- Born: 5 December 1930 Tianjin, Republic of China
- Died: 5 April 1975 (aged 44) Dawa Execution Ground, Hunnan District, Shenyang, Liaoning, China
- Cause of death: Execution by firing squad after throat-slashing
- Resting place: Shenyang Huilonggang Revolutionary Cemetery
- Monuments: Mengshi Statue in People's Park, Guangzhou
- Education: Renmin University of China
- Occupations: Student, activist
- Era: Cultural Revolution (1966–1976)
- Known for: Criticism of Mao Zedong and the Cultural Revolution Group
- Political party: Chinese Communist Party
- Criminal charges: Counter-revolutionary speech
- Criminal penalty: Death by execution
- Spouse: Zeng Zhen ​(m. 1955)​
- Children: 2
- Parents: Zhang Yuzao (father); Hao Yuzhi (mother);

= Zhang Zhixin =

Chinese dissident (1930–1975)

Zhang Zhixin (张志新 (Chang Chih-hsin, Zhāng Zhìxīn); 5 December 1930 – 4 April 1975) was a dissident member of the Chinese Communist Party (CCP) during the Cultural Revolution who became famous for criticizing the idolization of Mao Zedong and the ultra-left. She was imprisoned for six years (1969 to 1975) and tortured, then executed, for her views which contradicted those of Cultural Revolution leaders. A second CCP member who had expressed agreement with Zhang was sentenced to 18 years in prison.

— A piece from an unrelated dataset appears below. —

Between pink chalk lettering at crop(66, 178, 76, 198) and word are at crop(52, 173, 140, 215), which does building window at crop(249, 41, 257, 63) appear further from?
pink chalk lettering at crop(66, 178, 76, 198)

Many consider her a heroine among the people for standing up to the Gang of Four.

She was rehabilitated by Hu Yaobang and recognized as a revolutionary martyr and a model Communist.

==Early life==
Zhang Zhixin was born in Tianjin in 1930. She was educated at Renmin University of China from 1951 to 1952 and later worked in the university. Zhang later became a member of the propaganda department for the Liaoning Provincial Committee of the Chinese Communist Party.

Zhang expressed her view:

I have doubts about Jiang Qing. What's wrong with making critical remarks about her? Why shouldn't Jiang Qing's problems be revealed? We should even expose the Central Cultural Revolution Group.... Why should we go along with the notion that even if you do not understand, you must obey? If this is allowed to continue, the situation will get out of control. This is all an effort to fortify Chairman Mao's reputation and that of Lin Biao. I personally have no trust in Lin Biao.

==Imprisonment and torture==
Zhang was imprisoned for her loyalty towards Liu Shaoqi. She saved up 2 yuan a month to purchase books to read in the facility, where she wrote her study notes on toilet paper. The prison guards then took her pen away. She proclaimed that the CCP would be "punished by history; if not sooner, then later". For a year and a half she was frequently shackled in leg irons and tied in a harness.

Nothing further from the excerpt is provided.